> Schriftliche Aufgabe A:
Stimmen die folgenden Aussagen mit dem Forumsthread zum Video-Streaming überein? Beantworte jede mit Ja oder Nein und zitiere die entscheidenden Worte wörtlich. (i) kedde möchte das Java Media Framework nur ungern verwenden. (ii) Noctarius hält eine gemeinsame Codebasis für Android und Applet für möglich. (iii) Noctarius verweist auf die Android Framework API.
> Schriftliche Aufgabe B:
Extrahiere aus dem Forumsthread zum Video-Streaming wortgetreu den Abschnitt von „Alles klar, besten“ bis „Noctarius (13. Apr 2010)“.

> Quelldokument:
# Video-Streaming / Android



## kedde (12. Apr 2010)

Hallo zusammen. Derzeit beschäftige ich mich innerhalb eines Studienprojektes mit dem Livestreaming über eine Webcam. Hier soll ich mich informieren wie man am besten das Bild einer Webcam über eine Middleware sowol auf ein Android App, als auch in ein Java-Applet zu streamen. Dazu habe ich mich mit der Thematik befasst. Bisher bin ich für diese Problematik nur auf das Java Media Framework gestoßen, dies möchte ich allerdings ungern verwenden, da es seit Jahren nicht mehr gepflegt wird. Weiß jemand ein Framework das diese Anforderungen erfüllt? Schon mal Danke für die Hilfe. 

Gruß, Kedde


----------



## Noctarius (12. Apr 2010)

Hast du dich schon mal im Android Framework API umgesehen? Android hat fertige Klassen für Movie und Mediaplayer Dinge.
http://developer.android.com/reference/android/media/package-summary.html


----------



## kedde (13. Apr 2010)

Alles klar, besten Dank. Werde ich mir mal genauer angucken. Am schönsten wäre allerdings eine Lösung die sowohl auf Android als auch im normalem Applet läuft. Gibt es da auch Möglichkeiten?


----------



## Noctarius (13. Apr 2010)

Nur über 2 verschiedene Codebasen.


----------

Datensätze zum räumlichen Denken
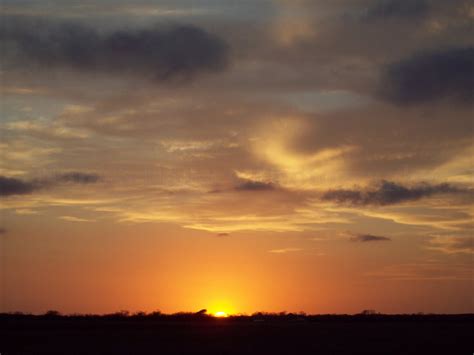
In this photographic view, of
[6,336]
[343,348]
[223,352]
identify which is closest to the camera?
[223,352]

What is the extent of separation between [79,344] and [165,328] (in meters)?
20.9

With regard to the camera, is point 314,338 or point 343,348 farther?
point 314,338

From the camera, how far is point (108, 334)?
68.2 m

* * *

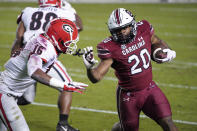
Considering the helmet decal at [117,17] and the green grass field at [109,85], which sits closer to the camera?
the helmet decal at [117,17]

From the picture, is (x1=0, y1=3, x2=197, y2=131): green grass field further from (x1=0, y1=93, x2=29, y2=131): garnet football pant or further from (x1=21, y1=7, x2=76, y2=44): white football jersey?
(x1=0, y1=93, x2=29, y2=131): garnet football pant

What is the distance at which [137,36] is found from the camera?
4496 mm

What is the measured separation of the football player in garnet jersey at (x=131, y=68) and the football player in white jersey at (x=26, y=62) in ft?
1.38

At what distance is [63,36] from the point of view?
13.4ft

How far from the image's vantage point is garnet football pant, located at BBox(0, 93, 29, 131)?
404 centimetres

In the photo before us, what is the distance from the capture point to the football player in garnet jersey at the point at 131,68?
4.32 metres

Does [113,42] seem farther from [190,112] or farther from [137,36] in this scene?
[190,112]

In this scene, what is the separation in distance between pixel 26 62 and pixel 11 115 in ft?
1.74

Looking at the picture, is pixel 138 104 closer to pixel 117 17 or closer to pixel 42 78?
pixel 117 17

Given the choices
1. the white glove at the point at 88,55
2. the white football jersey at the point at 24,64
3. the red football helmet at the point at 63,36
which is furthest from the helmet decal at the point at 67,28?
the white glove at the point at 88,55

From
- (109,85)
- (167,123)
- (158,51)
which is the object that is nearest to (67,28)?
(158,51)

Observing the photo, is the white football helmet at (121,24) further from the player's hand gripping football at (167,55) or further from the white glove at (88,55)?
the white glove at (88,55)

---

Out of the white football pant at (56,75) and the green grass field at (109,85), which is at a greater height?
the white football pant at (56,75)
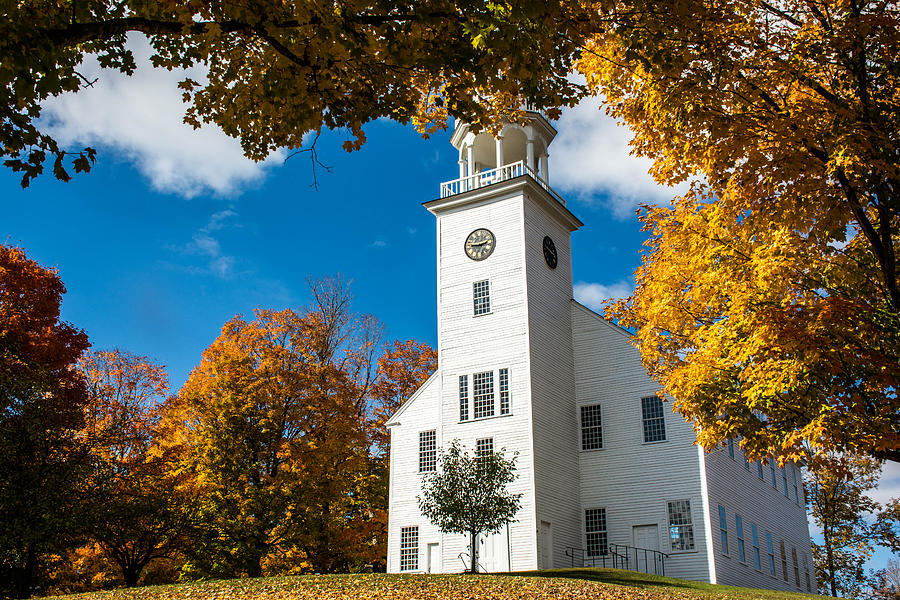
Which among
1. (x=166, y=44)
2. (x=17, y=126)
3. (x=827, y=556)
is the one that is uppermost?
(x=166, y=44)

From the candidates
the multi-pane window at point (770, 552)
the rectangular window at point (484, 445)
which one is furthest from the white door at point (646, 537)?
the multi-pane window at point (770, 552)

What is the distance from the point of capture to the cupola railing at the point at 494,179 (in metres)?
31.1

> Ergebnis A:
(i) Ja: „dies möchte ich allerdings ungern verwenden, da es seit Jahren nicht mehr gepflegt wird“
(ii) Nein: „Nur über 2 verschiedene Codebasen.“
(iii) Ja: „Hast du dich schon mal im Android Framework API umgesehen?“

> Ergebnis B:
Alles klar, besten Dank. Werde ich mir mal genauer angucken. Am schönsten wäre allerdings eine Lösung die sowohl auf Android als auch im normalem Applet läuft. Gibt es da auch Möglichkeiten?


----------



## Noctarius (13. Apr 2010)